Supplied records
★ ★ ★ ★ ★ ★ ★

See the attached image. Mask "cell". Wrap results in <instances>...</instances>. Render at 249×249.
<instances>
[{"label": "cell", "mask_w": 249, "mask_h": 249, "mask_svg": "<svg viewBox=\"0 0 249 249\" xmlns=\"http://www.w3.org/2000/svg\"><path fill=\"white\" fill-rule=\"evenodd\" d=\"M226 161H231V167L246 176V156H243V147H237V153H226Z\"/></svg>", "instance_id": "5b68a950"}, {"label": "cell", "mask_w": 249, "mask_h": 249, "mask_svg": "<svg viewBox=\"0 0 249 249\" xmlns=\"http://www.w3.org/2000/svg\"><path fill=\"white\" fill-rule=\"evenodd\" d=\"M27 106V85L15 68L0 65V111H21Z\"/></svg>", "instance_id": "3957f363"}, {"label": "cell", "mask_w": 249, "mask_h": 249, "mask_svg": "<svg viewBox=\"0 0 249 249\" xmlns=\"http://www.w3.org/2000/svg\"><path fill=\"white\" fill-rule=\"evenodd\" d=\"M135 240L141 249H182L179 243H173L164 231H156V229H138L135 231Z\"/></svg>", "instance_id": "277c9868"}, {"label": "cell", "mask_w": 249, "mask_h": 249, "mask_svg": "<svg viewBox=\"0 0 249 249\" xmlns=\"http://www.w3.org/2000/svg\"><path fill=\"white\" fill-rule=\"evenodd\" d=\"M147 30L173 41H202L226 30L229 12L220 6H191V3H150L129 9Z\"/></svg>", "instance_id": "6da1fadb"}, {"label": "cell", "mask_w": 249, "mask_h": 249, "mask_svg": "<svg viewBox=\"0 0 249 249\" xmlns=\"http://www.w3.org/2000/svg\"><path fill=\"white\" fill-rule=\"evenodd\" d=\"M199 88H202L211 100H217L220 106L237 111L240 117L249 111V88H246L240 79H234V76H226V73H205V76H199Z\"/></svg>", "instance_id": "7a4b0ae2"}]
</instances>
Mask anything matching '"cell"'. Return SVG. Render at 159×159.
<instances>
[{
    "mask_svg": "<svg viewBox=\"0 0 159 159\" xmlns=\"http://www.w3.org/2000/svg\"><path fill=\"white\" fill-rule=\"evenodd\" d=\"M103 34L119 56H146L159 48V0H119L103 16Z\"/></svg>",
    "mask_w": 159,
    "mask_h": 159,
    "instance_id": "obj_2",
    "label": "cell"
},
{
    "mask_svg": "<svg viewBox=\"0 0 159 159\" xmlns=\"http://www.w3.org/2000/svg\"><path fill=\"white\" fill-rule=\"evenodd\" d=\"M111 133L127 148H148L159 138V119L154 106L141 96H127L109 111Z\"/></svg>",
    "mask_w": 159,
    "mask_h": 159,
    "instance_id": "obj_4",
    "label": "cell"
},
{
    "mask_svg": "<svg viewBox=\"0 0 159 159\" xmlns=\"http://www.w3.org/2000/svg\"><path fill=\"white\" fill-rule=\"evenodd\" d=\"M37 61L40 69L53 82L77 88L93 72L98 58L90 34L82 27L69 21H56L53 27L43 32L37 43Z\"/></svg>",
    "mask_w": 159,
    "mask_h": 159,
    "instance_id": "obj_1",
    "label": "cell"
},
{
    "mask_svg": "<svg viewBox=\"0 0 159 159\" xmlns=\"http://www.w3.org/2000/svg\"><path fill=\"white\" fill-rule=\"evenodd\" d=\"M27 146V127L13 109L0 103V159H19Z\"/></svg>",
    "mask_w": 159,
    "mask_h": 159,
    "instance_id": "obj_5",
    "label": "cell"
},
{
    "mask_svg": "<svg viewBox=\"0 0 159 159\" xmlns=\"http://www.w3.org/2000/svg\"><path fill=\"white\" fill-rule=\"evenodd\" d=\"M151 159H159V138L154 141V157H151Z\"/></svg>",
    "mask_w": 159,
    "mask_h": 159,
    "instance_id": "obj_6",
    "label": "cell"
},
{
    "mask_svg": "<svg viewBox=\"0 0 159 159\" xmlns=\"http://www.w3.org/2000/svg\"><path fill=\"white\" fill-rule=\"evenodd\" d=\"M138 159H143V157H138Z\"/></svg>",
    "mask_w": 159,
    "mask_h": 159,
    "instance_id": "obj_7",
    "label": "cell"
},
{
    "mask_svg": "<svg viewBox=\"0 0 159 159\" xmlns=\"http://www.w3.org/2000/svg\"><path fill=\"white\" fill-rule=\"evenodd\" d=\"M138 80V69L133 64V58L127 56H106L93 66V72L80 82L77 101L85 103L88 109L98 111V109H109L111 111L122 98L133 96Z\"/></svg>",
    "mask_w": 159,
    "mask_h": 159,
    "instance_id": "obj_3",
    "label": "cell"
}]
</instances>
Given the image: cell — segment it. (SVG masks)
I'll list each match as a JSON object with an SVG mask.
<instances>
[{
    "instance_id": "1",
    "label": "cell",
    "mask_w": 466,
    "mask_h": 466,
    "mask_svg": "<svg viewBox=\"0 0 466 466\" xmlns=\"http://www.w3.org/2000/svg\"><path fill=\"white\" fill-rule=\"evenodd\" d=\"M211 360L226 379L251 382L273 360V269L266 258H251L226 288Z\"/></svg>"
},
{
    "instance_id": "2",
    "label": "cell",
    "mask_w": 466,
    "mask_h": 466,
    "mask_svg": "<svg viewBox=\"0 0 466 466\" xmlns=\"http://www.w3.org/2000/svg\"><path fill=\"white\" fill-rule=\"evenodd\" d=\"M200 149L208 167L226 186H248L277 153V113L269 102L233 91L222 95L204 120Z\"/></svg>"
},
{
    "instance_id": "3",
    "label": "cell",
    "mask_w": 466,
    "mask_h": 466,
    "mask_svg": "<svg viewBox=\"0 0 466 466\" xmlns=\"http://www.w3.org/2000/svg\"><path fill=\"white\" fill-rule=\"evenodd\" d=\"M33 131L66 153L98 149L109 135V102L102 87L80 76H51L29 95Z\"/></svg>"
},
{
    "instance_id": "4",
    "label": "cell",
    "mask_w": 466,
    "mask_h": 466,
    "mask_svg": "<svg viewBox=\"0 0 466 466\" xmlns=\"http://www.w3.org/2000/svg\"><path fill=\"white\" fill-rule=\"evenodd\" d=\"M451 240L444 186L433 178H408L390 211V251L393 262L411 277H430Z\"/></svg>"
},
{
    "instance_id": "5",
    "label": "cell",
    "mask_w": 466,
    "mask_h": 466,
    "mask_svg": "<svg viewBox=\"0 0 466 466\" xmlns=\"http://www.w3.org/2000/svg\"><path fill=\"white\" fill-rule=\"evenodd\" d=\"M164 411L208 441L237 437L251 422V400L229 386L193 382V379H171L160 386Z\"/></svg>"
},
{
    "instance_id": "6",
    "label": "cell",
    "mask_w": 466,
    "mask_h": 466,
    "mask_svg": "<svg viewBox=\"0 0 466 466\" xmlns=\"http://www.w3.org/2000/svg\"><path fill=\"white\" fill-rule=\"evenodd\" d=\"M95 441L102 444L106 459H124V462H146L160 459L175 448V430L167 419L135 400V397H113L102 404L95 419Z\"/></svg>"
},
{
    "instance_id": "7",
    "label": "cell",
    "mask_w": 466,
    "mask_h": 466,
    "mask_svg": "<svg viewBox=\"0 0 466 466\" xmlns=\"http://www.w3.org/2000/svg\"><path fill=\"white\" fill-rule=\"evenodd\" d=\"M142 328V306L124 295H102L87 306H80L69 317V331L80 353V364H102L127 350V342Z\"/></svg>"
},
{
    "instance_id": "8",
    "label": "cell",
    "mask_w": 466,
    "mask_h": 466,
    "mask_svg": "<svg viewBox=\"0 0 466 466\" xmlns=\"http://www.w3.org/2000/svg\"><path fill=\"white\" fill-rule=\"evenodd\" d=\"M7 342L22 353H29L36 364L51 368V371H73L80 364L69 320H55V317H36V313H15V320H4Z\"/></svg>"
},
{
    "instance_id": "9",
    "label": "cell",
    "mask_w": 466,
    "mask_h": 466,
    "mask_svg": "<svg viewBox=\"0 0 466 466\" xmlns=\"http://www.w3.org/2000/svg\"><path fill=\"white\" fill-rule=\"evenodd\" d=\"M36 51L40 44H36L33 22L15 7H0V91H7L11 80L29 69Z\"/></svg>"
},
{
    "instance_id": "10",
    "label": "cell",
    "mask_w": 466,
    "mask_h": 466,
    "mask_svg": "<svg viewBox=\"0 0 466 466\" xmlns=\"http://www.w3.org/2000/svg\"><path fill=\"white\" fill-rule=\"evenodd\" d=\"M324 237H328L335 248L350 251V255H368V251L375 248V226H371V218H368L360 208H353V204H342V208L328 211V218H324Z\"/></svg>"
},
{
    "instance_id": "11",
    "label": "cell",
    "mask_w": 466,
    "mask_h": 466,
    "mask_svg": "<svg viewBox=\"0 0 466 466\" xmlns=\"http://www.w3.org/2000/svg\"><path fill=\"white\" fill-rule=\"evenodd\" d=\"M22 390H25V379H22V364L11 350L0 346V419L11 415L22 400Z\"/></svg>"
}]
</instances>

★ ★ ★ ★ ★ ★ ★

Task statement
Collect every line of the material above that contains the word "Render".

The solution
See the attached image. Mask "cell". Wrap results in <instances>...</instances>. Render at 249×249.
Mask anything matching '"cell"'. Return SVG. Render at 159×159.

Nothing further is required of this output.